Can you increase the messagetimeout and the retries to higher value?

srinathrangaramanujam avatar Dec 18 '18 09:12 srinathrangaramanujam

you're trying to send messages faster than librdkafka can get them delivered to kafka and the local queue is filling up. you can increase the queue size (queue.buffering.max.messages / queue.buffering.max.kbytes), but if you sustain the the same rate of producing (i.e. as fast as you can), the local queue is still going to fill up, just a bit later.

what you should do if you get this exception is catch it, then wait for some time before continuing. if you get the exception, you can be sure the message will not be sent to kafka, so you can be confident that re-trying will not result in duplicate messages (due to this exception at least).

marked as an enhancement as a reminder to note this in the readme.

mhowlett avatar Dec 18 '18 16:12 mhowlett

And you probably want to set linger.ms to 100 (or so, try different values) to promote batching (== increased performance)

edenhill avatar Dec 18 '18 16:12 edenhill

yes, good point. i've found linger.ms = 5 to be a good general purpose setting - you get nearly the max throughput but minimal latency impact.

mhowlett avatar Dec 18 '18 17:12 mhowlett

I encountered similar error while using confluent-kafka-python.
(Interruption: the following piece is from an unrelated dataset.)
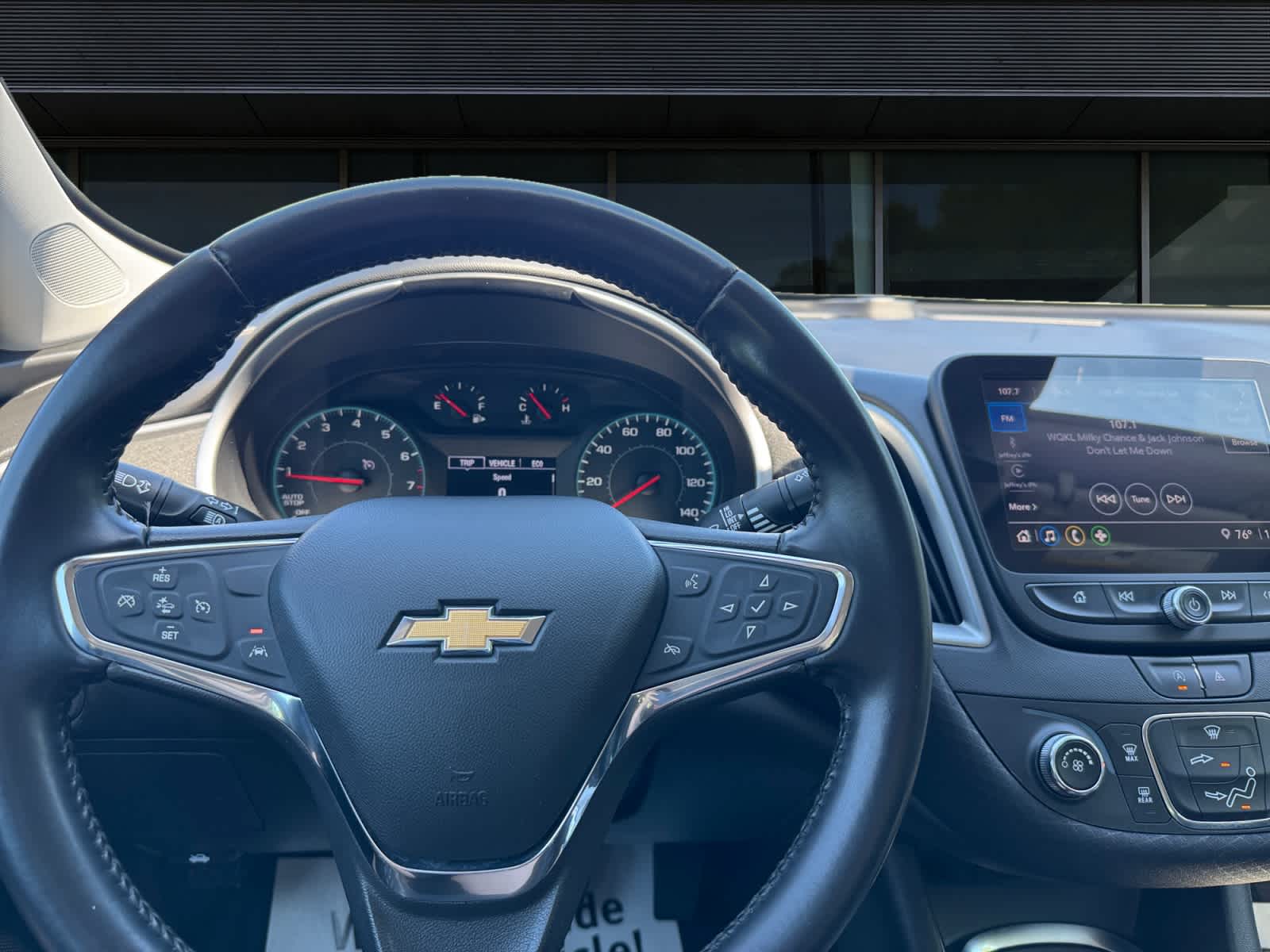 2021 Chevrolet Malibu — rear three-quarter view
I inject network fault in my test, with a packet loss over 10% and when the error 'BufferError: Local: Queue full' prompts, most of the messages are lost. Can this be solved by adjusting the parameters? The network condition needs to be checked, I suppose.

woohan avatar Oct 14 '19 16:10 woohan

Is there a way to get the current queue usage? I am producing messages from Flask requests, and would be nice to block and flush when the queue is full instead of getting errors. Flushing at every write seems too slow.

Currently I'm doing this:


 try:
        producer.produce(
            topic=my_topic,
            value=data
        )
 except BufferError:
        logger.warning('Buffer error, the queue must be full! Flushing...')
        producer.flush()

        logger.info('Queue flushed, will write the message again')
        producer.produce(
            topic=my_topic,
            value=data,
         )

jacopofar avatar Jan 13 '20 11:01 jacopofar

are you calling producer.poll regularly? in python you need to do this (this is automatic in .net), otherwise the internal queue will fill up with delivery reports, and they'll never get removed. you shouldn't generally call flush except on shutdown.
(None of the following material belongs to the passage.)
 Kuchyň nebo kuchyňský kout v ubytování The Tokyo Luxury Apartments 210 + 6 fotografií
assuming you are doing this, it's intended that when you get a Queue full error, you should just wait a bit (no need to call flush) and try again. you should also configure the queue size so that this is not expected under normal operation.

the statistics callback will tell you internal queue sizes i believe.
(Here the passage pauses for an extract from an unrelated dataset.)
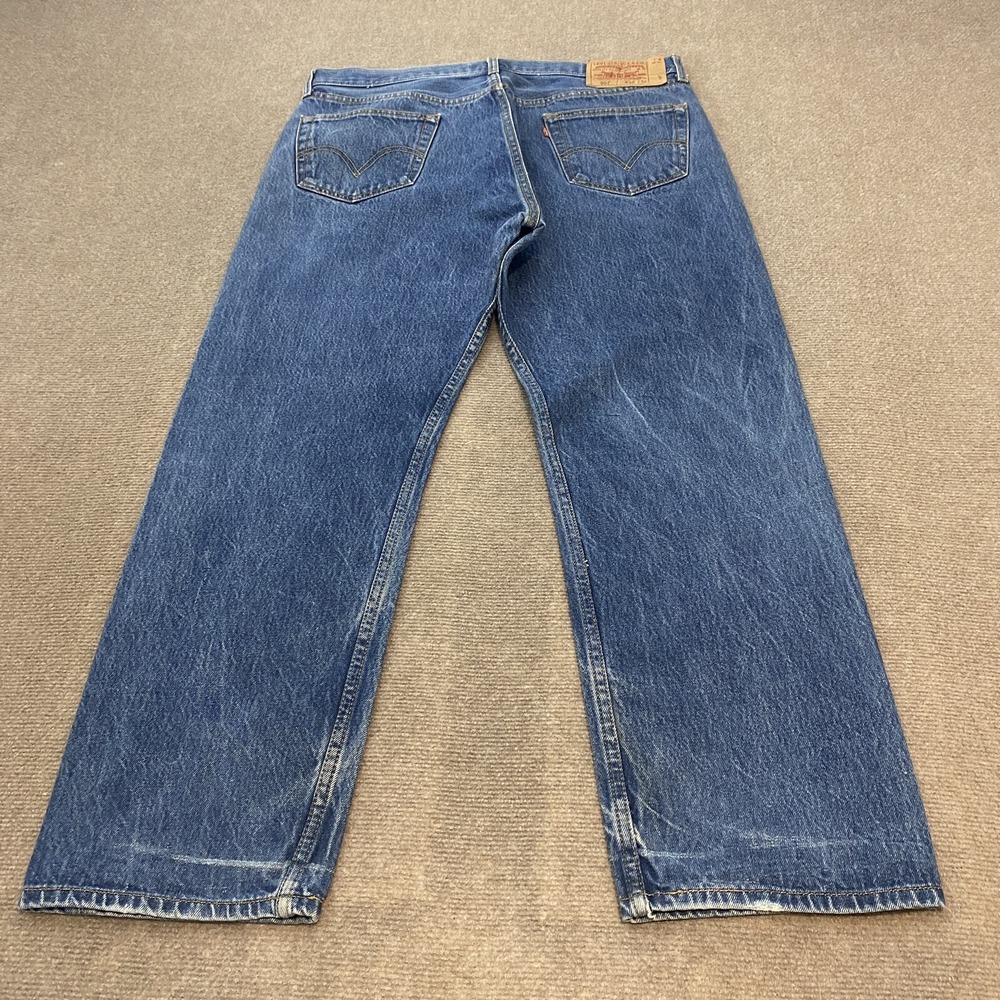 Vintage Levis 501 XX Jeans Mens 38 Fits 37x30 Shrink to Fit Y2K Button Fly Blue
mhowlett avatar Jan 13 '20 17:01 mhowlett

I'm not, the documentation says "Polls the producer for events" but I don't understand what it means.

I expect events to come only from the consumer, does it refer to "acknowledge" events?

jacopofar avatar Jan 13 '20 21:01 jacopofar

callbacks (delivery notification, global error notification, statistics) are called as a side effect to calling poll. more info is in this blog post: https://www.confluent.io/blog/kafka-python-asyncio-integration/

each pending callback has an associated event inside librdkafka, and these will accumulate if poll is not being called.

mhowlett avatar Jan 13 '20 21:01 mhowlett

Also I noticed only now that this is the issue tracker for the dotnet library -_-

jacopofar avatar Jan 14 '20 09:01 jacopofar

Thanks for the advice. Yes I did with the poll() method in the producer. The code is simplified as follows:

for i in range(totalMsgNumber):
    msg = str('some message contents...')
    try:
         producer.poll(0)
         producer.produce(topicName, bytes(msg, 'utf-8'))
    except BufferError as bfer:
         logger2.error(bfer)
         producer.poll(0.1)
producer.flush()

Say if I set totalMsgNumber=10000, will the producer accumulate all the messages in the buffer and flush them after the loop ends? I just want to emulate the scenario that producer send messages continuously.

woohan avatar Jan 14 '20 18:01 woohan

as soon as you call produce, messages are queued to be sent to the broker - and this will happen automatically. In practice, messages will be sent the the broker almost immediately with default settings, though you can control this with linger.ms for better batching (performance under high load).

you only need to call poll to service delivery notifications. messages will get through to the broker even if you don't call this. however, if you don't call it, the internal queue will eventually fill up, and you'll be unable to send messages due to that.

mhowlett avatar Jan 14 '20 18:01 mhowlett

And, i have a question, can increasing the number of partitions avoid the problem of queue full?

cvenwu avatar Aug 22 '22 12:08 cvenwu